Augsburg Vor kurzem hat Ahmet Tutam seinen Schülern erzählt, dass Allah und Gott derselbe sind. Manche Kinder haben ihn da erstaunt angesehen. Deshalb holte Tutam aus. Er erklärte, dass Allah das arabische Wort für Gott sei. Und dass auch arabische Christen Gott Allah nennen. Tutam kann das sagen. Er gibt seit acht Jahren Islamischen Unterricht. Nicht in einer Moschee, sondern an der Laurentius-Grundschule in Bobingen im Landkreis Augsburg. Dafür hat sich der 45-jährige Deutsch-Türke im Fach Islamische Unterweisung ausbilden lassen und von der Universität Nürnberg-Erlangen das notwendige Zertifikat erhalten.

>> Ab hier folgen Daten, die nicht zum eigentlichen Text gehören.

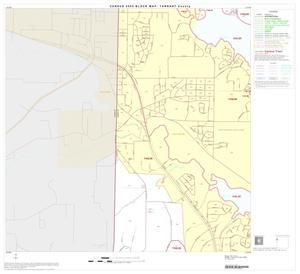 Primary view of object titled '2000 Census County Block Map: Tarrant County, Block 21'.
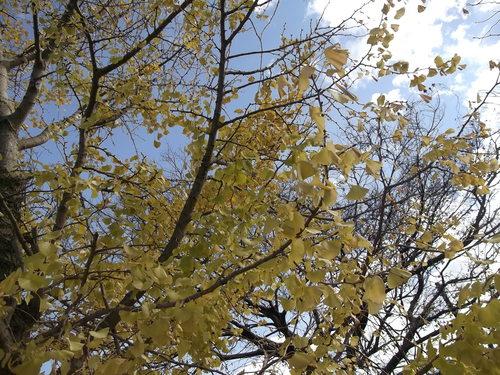 年末に小さな秋を見つけました、_b0137932_22121064.jpg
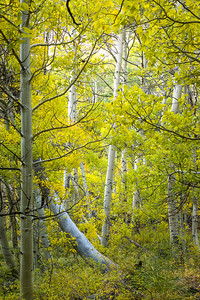 The secret lives of aspens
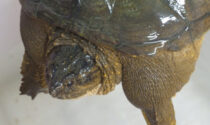"""La pericolosa tartaruga azzannatrice recuperata a Dosson ora """"abita"""" a Jesolo"""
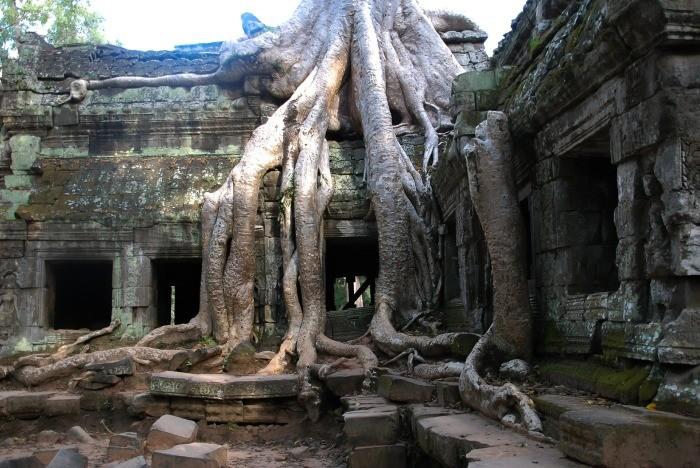 Ангкор – заброшенный древний мегаполис в джунглях (6 фото)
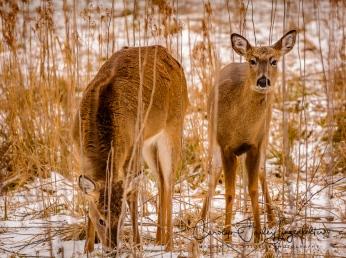Browsing deer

Sein Unterricht geht aber weit über das Lesen von Suren hinaus. Er behandelt auch das Christen- und Judentum, zeigt Gemeinsamkeiten und Unterschiede auf. „Ich verstehe mich als Kulturdolmetscher“, sagt er, „als Brücke zwischen den Religionen.“

Die Laurentius-Grundschule gehörte 2009 zu den ersten Schulen Bayerns, die den runderneuerten Islamunterricht ins Angebot aufnahmen. Das Bayerische Bildungsministerium verfolgt mit dem neuen Fach das Ziel, den Schülern in staatlicher Verantwortung den islamischen Glauben näherzubringen. Die Unterrichtssprache ist Deutsch. Der Modellversuch sollte erst fünf Jahre laufen, wurde 2014 aber um weitere fünf Jahre verlängert. Jetzt endet er 2019. Doch was kommt danach? Darüber ist nun eine lebhafte Diskussion ausgebrochen.

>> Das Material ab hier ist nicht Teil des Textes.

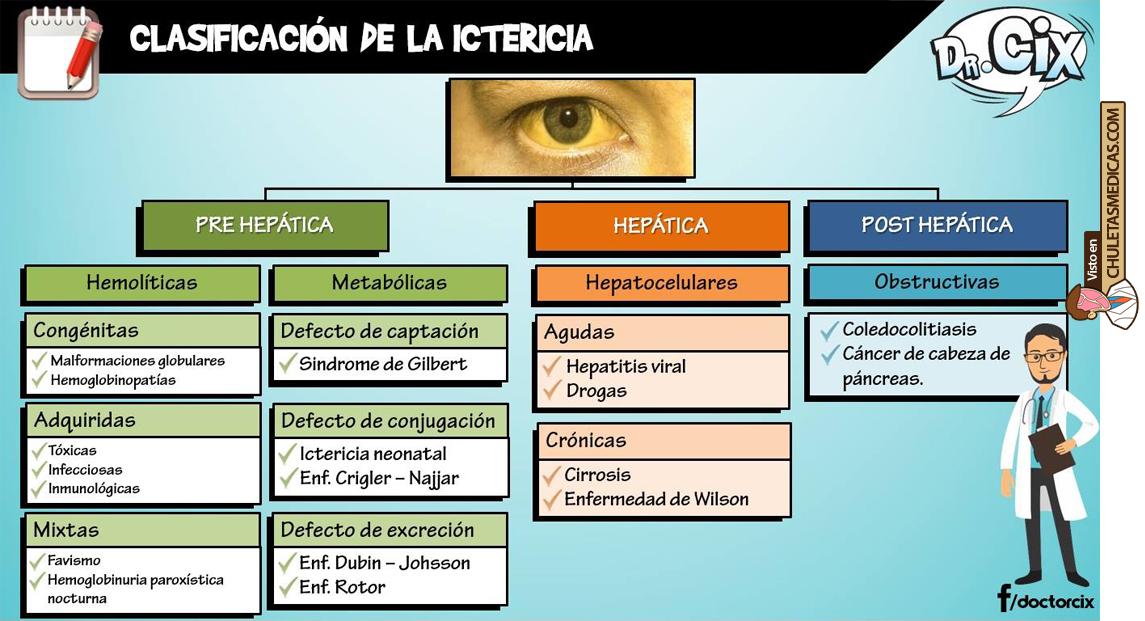Ictericia: Diagnóstico diferencial chuleta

Der Bayerische Lehrerverband (BLLV) preschte im November vor. Er forderte, dass der Modellversuch endlich zum Regelangebot ausgebaut werden müsse. Heißt: weg mit Befristungen, hin zum schrittweisen Ausbau des Islamischen Unterrichts in ganz Bayern. „Aktuell können nur 15 Prozent der muslimischen Schüler den Islamischen Unterricht besuchen“, sagt Simone Fleischmann, BLLV-Präsidentin. „Ziel muss es aber sein, dass mindestens 85 Prozent von ihnen diese Chance haben.“ Um das zu schaffen, brauche es jetzt einen Masterplan.

Im Grunde wollen auch Elternvertreter, Muslimverbände und Politiker den Islamischen Unterricht zum Regelangebot machen. Trotzdem scheint es zu haken. Manfred Güll, Vorsitzender des Bildungsausschusses im Bayerischen Landtag, macht die Regierung dafür verantwortlich. „Es gibt kein Erkenntnis-, sondern ein Umsetzungsproblem“, sagt der SPD-Politiker. Die CSU schiebe die Entscheidung über ein Regelangebot auf die lange Bank. Dabei müsse das Angebot schon jetzt ausgebaut werden.

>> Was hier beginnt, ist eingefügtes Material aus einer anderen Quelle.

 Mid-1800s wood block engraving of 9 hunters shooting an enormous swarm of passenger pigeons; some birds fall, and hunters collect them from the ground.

Andere sagen, dass die Uneinigkeit unter den islamischen Dachverbänden in Glaubensfragen den Weg erschwere. Tatsächlich gibt es nicht einen Verband, der mitreden will, sondern gleich vier: die türkisch-islamische Union, kurz Ditib genannt, den Zentralrat der Muslime, den Islamrat für die Bundesrepublik Deutschland und den Verband Islamischer Kulturzentren. Vier Gruppen, vier Ansichten also? Mohamed Abu El Qomsan, Beauftragter des Zentralrats der Muslime in Bayern, verneint das. „Wir haben eine gemeinsame Linie gefunden“, sagt er. „Inhaltlich gibt es keine Differenzen.“ Die Dachverbände störe etwas anderes, sagt er. „Wir wollen bei der Planung nicht außen vorgelassen werden. Am Ende wollen wir Träger des Islamischen Unterrichts sein und die Grundsätze des Religionsunterrichts mitbestimmen.“

Dem steht aber ein Urteil des Oberverwaltungsgerichts Münster entgegen. Das entschied im November 2017, dass der Islamrat und der Zentralrat der Muslime keine Religionsgemeinschaften sind. Das wäre jedoch Voraussetzung, um in Deutschland das Recht auf einen konfessionellen islamischen Religionsunterricht beanspruchen zu können. Der Lehrerverband bringt eine andere Lösung ins Spiel. Er regt die Einrichtung eines Expertenbeirats an. Zu diesem sollen neben fachlichen Experten und Lehrern auch Vertreter des Islams in Bayern, sprich Repräsentanten der Dachorganisationen, gehören. Für Mohamed Abu El Qomsan vom Zentralrat der Muslime ist das aber nicht mehr als eine Zwischenlösung.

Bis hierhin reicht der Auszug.